Life
Americans Really Hate Adultery
No one likes a cheater — or at least, that's what we've learned from a new Gallup poll. According to the poll, Americans almost universally find adultery to be immoral. It's one of the surprisingly few constants over the past decade as the country's moral outlook appears to shift further left.
In fact, opinions about adultery might be the exception that proves the rule here. After all, however you understand marriage — a traditional one man, one woman arrangement, an open polyamorous arrangement involving three people of different identities, or any other possible arrangement — when someone breaks their commitment, that's pretty much always a sucky thing to do. Frankly, I'm surprised eight whole percent of Americans actually said it could be morally acceptable. Maybe they're trying to justify their own affairs?
When it comes to other issues, though, America is changing rapidly. Between 2001 and 2015, support for same sex relationships, for instance, rose by 23 points, with 63 percent of Americans saying now that it is morally acceptable. Americans are also much more morally accepting of both premarital sex and having a child outside of marriage than they were at the beginning of the millennium. And while the number of Americans who consider polygamy morally acceptable remains low (only 16 percent), that's more than twice as many Americans thought so in 2003.
There have even been some modest improvements in the way most Americans view abortion. In 2001 only 42 considered it to be morally acceptable, but since then that number has gone up to 45 percent.
In other words, our society's understanding of what counts as moral and immoral seems to be broadening.
Scientific frontiers have also gotten less scary as well, it seems. 64 percent of American in 2015 consider stem cell research morally acceptable, up from 52 percent in 2002. Even human cloning has enjoyed a bump in approval. In 2001, only 7 percent of American thought cloning humans was morally acceptable; today, it's 15 percent.
Meanwhile, people are taking a harsher view of things like animal testing and the death penalty, which were the only behaviors Gallup asked about that have fewer people identify them as mortally acceptable today than they did in the early 2000s.
And although Gallup didn't ask about things like drug use or trans people, for instance, this all makes it seem as though America's moral compass is pointing further and further left. So are we just a single short decade or so away from seeing a majority of people believe abortion can be moral? From seeing overwhelming support for same sex relationships and single mothers?
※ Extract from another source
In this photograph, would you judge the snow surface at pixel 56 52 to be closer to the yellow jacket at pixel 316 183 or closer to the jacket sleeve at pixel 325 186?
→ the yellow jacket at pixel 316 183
Well, only time will tell. After all all of these shifts seem to be happening fairly quickly, which means they might not be as stable or permanent as you'd hope. However, it is fairly well established that younger Americans are more progressive on social issues than previous generations (hell yeah we are), and millennials probably aren't going to change their views too dramatically any time soon.
So here's to progress! Because according to these numbers, you aren't imagining it — things really are getting better.
Unless, of course, you're a cheater. It seems that however else American attitudes might change, some things are still pretty constant. In fact, American as a whole now considers cheating to be even less morally acceptable than cloning human beings or committing suicide. Yeah... America is an interesting place, isn't it?